On the set of The Twilight Saga: New Moon, the director Chris Weitz remembers he too has been surprised by the celebrity’s attitude between scenes: “He was not like other young actors hanging around set. He preferred going alone in his caravan with a book and we did not see him for hours.” Other anecdotes of this kind portray the hyper curious actor, reader of Houellebecq and fan of the director Ernst Lubitsch, of whom he collected the masterpieces before Bel Ami’s set. Going more and more towards art-house films – we will find him soon in Weber Herzog or James Grey’s movies -, Robert Pattinson did not simply look for ameliorating his image, but to affirm his tasted and his desire of a singular cinema.

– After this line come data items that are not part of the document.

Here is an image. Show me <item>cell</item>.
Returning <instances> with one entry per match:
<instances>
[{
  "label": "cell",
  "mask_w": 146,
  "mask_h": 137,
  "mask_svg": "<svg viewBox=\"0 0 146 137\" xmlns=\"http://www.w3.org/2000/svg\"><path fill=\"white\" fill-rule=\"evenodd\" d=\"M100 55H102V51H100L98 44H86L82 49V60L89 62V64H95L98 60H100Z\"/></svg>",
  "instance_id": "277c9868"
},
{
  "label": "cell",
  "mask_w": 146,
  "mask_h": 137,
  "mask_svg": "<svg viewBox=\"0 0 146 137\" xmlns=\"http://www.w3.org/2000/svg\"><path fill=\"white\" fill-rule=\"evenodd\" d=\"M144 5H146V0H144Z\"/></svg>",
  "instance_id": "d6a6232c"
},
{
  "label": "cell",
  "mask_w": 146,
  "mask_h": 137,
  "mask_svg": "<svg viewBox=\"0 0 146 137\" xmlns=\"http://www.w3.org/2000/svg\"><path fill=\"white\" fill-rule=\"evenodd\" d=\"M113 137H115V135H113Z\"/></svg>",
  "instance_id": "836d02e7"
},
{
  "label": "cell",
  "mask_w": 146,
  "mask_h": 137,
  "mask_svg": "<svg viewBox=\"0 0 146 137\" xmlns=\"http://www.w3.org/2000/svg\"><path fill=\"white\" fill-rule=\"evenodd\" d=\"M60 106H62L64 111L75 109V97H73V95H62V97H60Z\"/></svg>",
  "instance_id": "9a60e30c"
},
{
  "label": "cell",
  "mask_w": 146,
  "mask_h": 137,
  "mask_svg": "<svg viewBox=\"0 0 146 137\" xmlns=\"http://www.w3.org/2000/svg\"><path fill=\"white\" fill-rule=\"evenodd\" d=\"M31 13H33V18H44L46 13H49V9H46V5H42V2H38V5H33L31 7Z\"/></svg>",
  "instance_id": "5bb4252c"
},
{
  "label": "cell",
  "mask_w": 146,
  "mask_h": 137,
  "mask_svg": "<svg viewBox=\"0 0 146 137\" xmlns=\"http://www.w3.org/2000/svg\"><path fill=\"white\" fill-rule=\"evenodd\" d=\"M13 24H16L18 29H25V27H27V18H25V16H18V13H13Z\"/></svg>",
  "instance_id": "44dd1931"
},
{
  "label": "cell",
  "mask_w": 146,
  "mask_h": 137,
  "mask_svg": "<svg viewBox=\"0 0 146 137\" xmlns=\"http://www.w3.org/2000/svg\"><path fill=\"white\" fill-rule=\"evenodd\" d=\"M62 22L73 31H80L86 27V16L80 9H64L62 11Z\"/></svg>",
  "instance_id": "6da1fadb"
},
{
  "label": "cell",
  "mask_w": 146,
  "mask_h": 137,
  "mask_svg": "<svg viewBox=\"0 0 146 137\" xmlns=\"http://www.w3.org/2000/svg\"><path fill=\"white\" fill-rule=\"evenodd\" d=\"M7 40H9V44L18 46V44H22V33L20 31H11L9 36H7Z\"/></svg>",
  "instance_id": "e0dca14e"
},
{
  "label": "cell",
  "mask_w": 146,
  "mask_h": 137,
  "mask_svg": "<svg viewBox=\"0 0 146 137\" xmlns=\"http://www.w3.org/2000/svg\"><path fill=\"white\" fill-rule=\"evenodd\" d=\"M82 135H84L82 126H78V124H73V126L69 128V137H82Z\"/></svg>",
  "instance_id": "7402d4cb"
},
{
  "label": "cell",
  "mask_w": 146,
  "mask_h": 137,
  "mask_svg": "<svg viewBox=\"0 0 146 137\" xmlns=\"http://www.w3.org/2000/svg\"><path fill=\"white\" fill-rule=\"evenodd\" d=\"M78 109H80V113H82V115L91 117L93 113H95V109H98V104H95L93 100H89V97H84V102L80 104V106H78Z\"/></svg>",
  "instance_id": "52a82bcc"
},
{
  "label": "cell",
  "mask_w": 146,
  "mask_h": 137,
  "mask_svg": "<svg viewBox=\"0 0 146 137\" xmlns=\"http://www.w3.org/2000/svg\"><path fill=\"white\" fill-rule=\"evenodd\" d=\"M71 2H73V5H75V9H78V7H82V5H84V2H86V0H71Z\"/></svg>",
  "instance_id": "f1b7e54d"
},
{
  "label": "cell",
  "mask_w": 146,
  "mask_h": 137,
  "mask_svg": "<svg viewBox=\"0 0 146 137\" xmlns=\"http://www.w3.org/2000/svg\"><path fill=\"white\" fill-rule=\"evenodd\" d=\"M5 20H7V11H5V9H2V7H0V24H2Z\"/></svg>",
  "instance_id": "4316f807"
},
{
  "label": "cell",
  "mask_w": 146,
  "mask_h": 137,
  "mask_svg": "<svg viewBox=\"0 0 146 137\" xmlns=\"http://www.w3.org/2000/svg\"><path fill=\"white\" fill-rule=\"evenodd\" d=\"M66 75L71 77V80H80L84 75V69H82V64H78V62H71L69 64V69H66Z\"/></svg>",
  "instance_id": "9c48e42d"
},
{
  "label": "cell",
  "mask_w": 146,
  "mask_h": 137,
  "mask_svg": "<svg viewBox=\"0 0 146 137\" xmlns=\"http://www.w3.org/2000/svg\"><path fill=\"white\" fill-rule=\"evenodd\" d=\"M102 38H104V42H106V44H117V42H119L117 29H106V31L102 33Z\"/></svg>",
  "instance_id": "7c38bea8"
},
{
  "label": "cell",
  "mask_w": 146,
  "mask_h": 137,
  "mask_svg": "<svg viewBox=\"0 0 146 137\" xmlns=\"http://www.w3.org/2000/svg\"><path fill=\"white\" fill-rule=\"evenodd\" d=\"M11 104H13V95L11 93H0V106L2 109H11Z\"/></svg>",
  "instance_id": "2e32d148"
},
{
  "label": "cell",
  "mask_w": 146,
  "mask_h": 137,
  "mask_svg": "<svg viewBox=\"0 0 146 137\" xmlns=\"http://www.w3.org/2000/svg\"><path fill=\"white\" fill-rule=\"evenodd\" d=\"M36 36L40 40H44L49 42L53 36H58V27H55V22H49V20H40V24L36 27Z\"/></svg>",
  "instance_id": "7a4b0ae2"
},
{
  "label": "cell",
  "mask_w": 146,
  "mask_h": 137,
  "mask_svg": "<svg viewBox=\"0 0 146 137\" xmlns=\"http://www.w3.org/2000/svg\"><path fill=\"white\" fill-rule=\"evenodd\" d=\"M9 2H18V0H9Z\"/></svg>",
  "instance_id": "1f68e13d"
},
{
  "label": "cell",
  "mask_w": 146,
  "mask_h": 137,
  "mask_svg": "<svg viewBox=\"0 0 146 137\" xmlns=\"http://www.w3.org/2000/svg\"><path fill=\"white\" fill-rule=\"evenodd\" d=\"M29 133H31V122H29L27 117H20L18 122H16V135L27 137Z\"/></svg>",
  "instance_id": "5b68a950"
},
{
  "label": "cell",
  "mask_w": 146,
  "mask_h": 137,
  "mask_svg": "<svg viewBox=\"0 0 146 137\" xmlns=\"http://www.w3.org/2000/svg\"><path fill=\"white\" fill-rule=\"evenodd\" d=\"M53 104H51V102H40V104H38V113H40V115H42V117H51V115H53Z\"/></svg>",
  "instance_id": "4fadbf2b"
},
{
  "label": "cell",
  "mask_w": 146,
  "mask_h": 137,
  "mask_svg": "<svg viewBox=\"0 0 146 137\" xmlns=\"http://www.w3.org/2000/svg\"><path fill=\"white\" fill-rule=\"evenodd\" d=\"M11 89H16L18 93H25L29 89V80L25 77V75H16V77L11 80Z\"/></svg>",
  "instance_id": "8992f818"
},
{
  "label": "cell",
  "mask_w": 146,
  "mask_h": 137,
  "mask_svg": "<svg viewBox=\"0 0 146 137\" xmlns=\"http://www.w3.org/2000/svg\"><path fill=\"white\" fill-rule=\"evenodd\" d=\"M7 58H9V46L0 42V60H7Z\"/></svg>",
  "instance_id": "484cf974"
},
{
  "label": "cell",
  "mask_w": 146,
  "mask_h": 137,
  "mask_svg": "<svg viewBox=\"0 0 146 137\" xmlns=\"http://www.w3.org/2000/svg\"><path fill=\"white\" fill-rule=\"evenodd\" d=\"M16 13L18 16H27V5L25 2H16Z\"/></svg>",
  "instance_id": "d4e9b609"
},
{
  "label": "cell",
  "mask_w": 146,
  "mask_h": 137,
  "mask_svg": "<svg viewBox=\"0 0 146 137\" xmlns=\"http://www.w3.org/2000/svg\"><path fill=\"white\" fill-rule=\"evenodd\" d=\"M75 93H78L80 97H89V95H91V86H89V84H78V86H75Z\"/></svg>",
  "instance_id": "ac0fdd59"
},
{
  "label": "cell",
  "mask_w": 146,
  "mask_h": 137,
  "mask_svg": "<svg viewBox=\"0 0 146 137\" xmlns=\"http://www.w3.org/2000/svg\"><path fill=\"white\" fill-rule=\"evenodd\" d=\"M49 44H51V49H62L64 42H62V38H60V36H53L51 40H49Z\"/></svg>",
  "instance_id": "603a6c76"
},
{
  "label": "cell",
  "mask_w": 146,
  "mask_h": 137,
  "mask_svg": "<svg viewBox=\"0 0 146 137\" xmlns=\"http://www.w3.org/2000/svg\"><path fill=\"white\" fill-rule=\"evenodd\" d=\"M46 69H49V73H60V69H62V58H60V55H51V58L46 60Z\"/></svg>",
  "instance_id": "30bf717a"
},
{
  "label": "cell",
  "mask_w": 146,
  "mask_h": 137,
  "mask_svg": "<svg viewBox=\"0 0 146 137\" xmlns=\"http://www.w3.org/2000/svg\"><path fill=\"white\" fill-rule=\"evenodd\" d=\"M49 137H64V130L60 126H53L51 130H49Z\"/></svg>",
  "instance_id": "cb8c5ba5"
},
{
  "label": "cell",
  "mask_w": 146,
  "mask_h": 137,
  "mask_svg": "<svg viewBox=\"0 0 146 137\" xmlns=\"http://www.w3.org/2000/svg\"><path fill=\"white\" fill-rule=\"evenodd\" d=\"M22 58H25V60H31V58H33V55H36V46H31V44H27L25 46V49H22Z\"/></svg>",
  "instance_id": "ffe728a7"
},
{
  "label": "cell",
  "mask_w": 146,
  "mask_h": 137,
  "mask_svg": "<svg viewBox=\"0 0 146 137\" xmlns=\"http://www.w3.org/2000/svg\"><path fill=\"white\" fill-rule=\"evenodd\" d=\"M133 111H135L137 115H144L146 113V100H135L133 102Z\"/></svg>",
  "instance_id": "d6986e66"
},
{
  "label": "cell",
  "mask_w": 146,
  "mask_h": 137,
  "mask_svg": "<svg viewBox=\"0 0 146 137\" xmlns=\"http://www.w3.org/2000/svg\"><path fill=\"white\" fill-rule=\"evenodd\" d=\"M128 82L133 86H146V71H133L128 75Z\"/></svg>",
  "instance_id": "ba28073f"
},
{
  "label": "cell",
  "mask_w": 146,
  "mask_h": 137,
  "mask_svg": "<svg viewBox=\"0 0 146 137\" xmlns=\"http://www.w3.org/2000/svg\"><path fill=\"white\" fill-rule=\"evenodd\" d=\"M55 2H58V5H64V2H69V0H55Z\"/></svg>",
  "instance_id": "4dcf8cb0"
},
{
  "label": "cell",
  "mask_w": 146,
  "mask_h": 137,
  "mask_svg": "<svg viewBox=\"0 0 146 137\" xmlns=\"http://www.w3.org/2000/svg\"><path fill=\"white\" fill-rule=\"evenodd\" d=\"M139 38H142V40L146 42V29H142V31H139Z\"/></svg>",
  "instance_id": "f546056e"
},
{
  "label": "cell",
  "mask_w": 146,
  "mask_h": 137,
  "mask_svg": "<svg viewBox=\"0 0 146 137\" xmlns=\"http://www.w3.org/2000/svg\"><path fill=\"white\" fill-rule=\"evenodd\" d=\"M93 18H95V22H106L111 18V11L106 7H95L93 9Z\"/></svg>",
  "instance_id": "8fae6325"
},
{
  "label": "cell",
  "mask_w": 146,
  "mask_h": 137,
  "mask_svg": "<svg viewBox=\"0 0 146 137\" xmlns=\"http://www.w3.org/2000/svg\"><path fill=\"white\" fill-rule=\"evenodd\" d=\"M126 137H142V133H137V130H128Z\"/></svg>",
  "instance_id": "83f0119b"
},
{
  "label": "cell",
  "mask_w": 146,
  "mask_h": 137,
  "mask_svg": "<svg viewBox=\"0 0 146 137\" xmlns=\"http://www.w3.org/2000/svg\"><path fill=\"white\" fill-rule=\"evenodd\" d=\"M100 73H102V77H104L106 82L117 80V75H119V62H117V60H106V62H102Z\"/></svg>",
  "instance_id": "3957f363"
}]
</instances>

Nevertheless, taking the fold of independent cinema was not without an adapted period for the actor. After years of bathing in the Twilight Saga blockbusters broth, the powerful Director’s strict biases seemed far away from his habits while collaborating with David Cronenberg. The Canadian director reveals then he had the impression of being confronted to a first timer during their first collaboration for Cosmopolis. “At the beginning of filming, he told me: “I have never seen anything like that in my life.” I answered him: “Never seen what?” And he said this: “A man like you on set. You take all the decisions.” And I answered him: “Rob, there is no one else. Just us. We do not have studios on our backs. The only producer’s preoccupation is for us to be happy. You understand, we are doing this movie together. Just us, we take the decisions.” I think he has never really filmed in a movie of that type. Until there, he always had to report to directors who had to call the studios every time they wanted to make a decision, change a costume or a haircut. With me, there is no phone.” Moreover, wink of fate, in Maps To The Stars, the last Cronenberg Movie, he plays an idealistic young man coming from the depth of USA, arriving in Hollywood to make career without being aware of the game’s rules in which he put his feet in. When we asked Cronenberg if we have to see a resemblance between this role and the former Twilight glory, the director does not hide it: “There is a resemblance, indeed. Robert never hoped to be a celebrity. He wanted to be an actor, and he was trapped by celebrity.” The good news is he decided to keep his chains.